|ALEXANDER NEMENOV / AFP-GETTY IMAGES
Let's revisit The New York Times blockbuster of Friday last that revealed the FBI, after cautious and pained deliberations, opened a counterintelligence investigation into whether Donald Trump was a Kremlin asset after he fired James Comey. Because there is so much to consider, as well as the possibility that a story too important to give short shrift could be left in the dust at any moment by yet another Russia scandal blockbuster.
The first thing you need to know, beyond mild surprise that the FBI actually was doing its job (thank you, Rod Rosenstein, I think), is that there is nothing remotely surprising about The Times story. In fact, Adam Goldman, one of the reporters, said "My concern with this story is that it felt, to some extent, like it was a 'duh' story. What does the public think Mueller is doing?"

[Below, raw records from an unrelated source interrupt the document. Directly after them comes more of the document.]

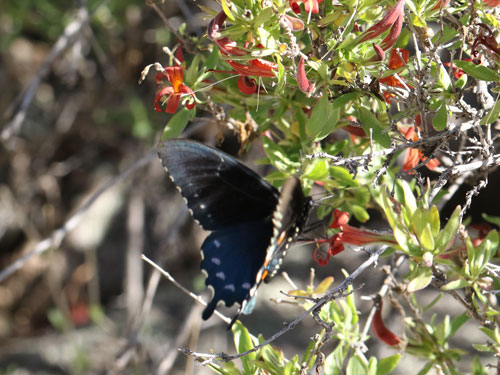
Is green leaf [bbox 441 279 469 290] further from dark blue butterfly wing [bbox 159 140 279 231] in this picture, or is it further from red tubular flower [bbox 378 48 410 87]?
dark blue butterfly wing [bbox 159 140 279 231]

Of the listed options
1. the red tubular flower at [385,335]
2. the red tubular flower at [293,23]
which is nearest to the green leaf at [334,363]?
the red tubular flower at [385,335]

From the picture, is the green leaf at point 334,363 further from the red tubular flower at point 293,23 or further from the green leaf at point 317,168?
the red tubular flower at point 293,23

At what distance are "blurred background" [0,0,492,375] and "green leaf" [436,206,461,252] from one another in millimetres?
1271

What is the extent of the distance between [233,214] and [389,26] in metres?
0.57

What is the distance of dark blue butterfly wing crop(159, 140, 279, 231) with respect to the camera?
3.56 feet

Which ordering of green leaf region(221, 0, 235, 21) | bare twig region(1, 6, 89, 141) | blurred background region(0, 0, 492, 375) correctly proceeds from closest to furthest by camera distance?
green leaf region(221, 0, 235, 21), bare twig region(1, 6, 89, 141), blurred background region(0, 0, 492, 375)

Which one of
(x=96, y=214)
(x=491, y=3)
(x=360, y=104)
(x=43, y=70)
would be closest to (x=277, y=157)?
(x=360, y=104)

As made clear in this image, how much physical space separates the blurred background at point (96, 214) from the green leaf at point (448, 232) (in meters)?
1.27

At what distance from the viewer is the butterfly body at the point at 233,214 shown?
1.09 metres

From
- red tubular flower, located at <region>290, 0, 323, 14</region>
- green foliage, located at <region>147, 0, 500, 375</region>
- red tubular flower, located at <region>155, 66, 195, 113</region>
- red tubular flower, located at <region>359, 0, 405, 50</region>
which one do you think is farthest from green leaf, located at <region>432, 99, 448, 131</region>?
Answer: red tubular flower, located at <region>155, 66, 195, 113</region>

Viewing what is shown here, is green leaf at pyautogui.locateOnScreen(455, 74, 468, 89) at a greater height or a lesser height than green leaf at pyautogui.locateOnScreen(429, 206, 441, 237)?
greater

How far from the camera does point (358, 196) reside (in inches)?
41.1

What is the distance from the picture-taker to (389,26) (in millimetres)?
735

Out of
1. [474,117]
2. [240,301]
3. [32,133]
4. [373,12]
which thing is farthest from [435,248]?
[32,133]
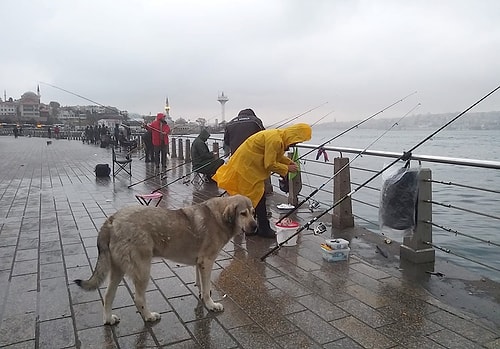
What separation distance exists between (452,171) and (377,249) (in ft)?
44.0

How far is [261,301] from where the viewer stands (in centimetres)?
377

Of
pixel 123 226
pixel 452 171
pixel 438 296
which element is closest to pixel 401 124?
pixel 438 296

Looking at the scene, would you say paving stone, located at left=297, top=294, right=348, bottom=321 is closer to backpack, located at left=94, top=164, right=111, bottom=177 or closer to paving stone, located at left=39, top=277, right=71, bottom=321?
paving stone, located at left=39, top=277, right=71, bottom=321

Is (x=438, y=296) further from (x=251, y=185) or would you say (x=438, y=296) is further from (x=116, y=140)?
(x=116, y=140)

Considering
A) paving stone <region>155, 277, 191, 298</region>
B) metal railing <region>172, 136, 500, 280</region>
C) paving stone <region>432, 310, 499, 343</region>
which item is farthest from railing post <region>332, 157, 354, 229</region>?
paving stone <region>155, 277, 191, 298</region>

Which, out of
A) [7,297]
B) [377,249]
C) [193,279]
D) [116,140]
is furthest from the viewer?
[116,140]

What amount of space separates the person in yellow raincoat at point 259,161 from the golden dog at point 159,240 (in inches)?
63.5

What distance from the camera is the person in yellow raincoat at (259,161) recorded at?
521 centimetres

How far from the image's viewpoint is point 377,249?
5.25 metres

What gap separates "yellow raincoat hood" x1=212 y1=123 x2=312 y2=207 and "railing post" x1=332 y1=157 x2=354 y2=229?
4.32 ft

Indeed, we have gone so far down this extraordinary rabbit hole that it is now widely assumed that Trump has been doing Russia's bidding perhaps as far back as the late 1980s.
While the story refocuses our thinking insofar as it now is obvious, as Benjamin Wittes superbly articulates here, that the FBI considered Trump's efforts to obstruct justice to be part of his collusion and the story included a rich litany of people, places and things giving credence to the allegation he was a Kremlin asset, it seemed to lack actual proof.
But proof was hiding in plain sight in the ninth paragraph:
No evidence has emerged publicly that Mr. Trump was secretly in contact with or took direction from Russian government officials.Publicly.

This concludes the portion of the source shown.